Editors Note: Kajillionaire is now playing in theaters. Below is Melanie Addington’s review from Sundance 2020.
(The 2020 Sundance Film Festival ran January 23-February 2 in and around Park City Utah. Hammer to Nail has boots on the ground at the fest and guarantee more coverage thank any other site out there. Like what you see here on Hammer to Nail? Why not give just $1.00 per month via Patreon to help keep us going?)
Miranda July’s latest Kajillionaire is a heist family film that really is so much more. After taking a break from film since 2009, July shifts gears for this ensemble piece about a quirky family that lives an alternative lifestyle in Southern California despite a deep fear of earthquakes.
The family is terrible at conning others until they connect with Melanie, played by Gina Rodriguez, to try a bigger con. But their life is always waiting for “the big one” that stops them in their tracks every time a tremor occurs. What starts as somewhat of a fun premise ends up infused with a beautiful romance, a real awakening and a clever ending.

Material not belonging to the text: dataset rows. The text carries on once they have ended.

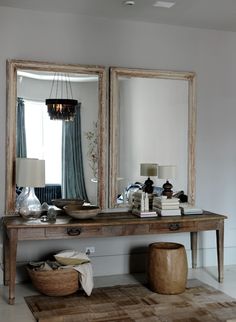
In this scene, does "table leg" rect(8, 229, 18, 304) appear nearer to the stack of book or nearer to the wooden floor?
the wooden floor

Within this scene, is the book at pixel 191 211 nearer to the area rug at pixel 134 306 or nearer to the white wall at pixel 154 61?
the white wall at pixel 154 61

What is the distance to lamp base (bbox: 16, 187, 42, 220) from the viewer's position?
4426 mm

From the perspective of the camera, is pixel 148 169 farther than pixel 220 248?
Yes

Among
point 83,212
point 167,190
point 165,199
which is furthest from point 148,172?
point 83,212

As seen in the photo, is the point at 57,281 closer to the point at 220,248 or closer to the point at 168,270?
the point at 168,270

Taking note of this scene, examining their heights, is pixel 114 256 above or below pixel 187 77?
below

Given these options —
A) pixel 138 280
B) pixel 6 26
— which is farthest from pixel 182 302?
pixel 6 26

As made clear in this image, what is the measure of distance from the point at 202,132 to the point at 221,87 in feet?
1.87

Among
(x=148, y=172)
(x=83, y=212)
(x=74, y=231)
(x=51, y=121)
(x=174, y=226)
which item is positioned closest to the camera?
(x=74, y=231)

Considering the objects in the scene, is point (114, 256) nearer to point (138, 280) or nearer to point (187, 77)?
point (138, 280)

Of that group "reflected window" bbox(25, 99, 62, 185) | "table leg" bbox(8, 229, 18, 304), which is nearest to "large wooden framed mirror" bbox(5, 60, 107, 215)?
"reflected window" bbox(25, 99, 62, 185)

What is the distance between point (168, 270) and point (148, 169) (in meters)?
1.14

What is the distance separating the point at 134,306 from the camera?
4.06m

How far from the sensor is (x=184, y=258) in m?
4.47
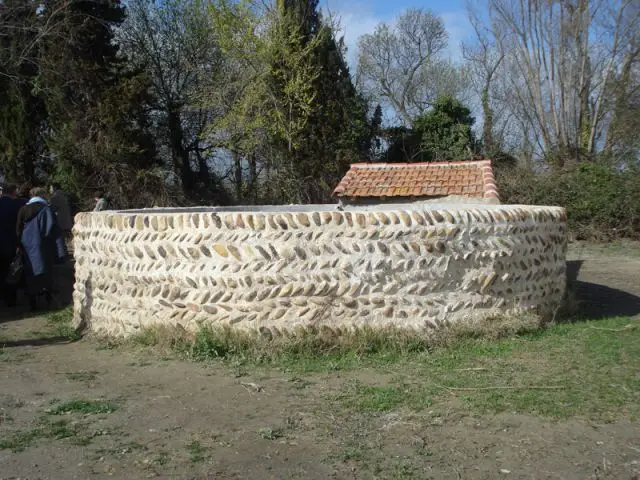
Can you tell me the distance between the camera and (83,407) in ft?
17.2

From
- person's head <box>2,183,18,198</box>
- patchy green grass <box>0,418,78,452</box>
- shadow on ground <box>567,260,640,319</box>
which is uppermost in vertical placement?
person's head <box>2,183,18,198</box>

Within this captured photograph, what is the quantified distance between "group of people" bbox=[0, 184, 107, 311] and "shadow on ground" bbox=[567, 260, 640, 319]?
22.8ft

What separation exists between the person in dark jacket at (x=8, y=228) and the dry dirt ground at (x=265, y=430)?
122 inches

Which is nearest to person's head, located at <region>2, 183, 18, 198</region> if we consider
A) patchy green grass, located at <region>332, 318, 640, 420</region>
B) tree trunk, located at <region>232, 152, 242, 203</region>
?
patchy green grass, located at <region>332, 318, 640, 420</region>

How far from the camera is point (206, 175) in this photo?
946 inches

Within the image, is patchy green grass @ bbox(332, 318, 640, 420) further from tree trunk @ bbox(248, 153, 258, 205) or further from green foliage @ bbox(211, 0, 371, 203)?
tree trunk @ bbox(248, 153, 258, 205)

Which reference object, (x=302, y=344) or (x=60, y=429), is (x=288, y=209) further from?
(x=60, y=429)

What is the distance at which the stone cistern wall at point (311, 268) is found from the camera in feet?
21.7

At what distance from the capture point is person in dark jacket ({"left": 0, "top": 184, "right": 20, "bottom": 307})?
9.24 metres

Each character actor in this, Debra Winger (Theresa), Richard Jenkins (Robert), Evan Rachel Wood (Old Dolio) transform themselves for these roles. As much as this is an ensemble piece, it is truly Woods’ performance as Old Dolio that keep audiences captivated. Woods entire physicality is unique in this role and she changed her voice to take on the character who struggles to connect with others. Being raised by Theresa and Robert she struggles to bond with anyone and Wood deftly handles the character’s strides for change. Her desire for affection is finally met by Melanie who she first rebukes.
While never quite clear on the motivation of Melanie to be connected to this family, it is apparent why Robert wants her around from early on. Old Dolio is fearful of her ties to her family but then becomes drawn to her bubbly personality so unlike her own. Woods and Rodriguez’ friendship is natural yet uncomfortable and serves as a real catalyst for Woods’ character to branch out on her own. Her parents, unable to give her what she needs, do what they can to prove they love her. From surviving in a bubble factory cleaning soap off the walls each day as a team to attempting Old Dolio’s con idea, the family unit is dysfunctional but tries to be more.
I’ve been a fan of July’s since Me and You and Everyone We Know but she elevates her directional style with a quirky yet solid structure of a plot in Kajillionaire. As much as the film is about realizing your own identity separate from your family, it is also at heart a love story.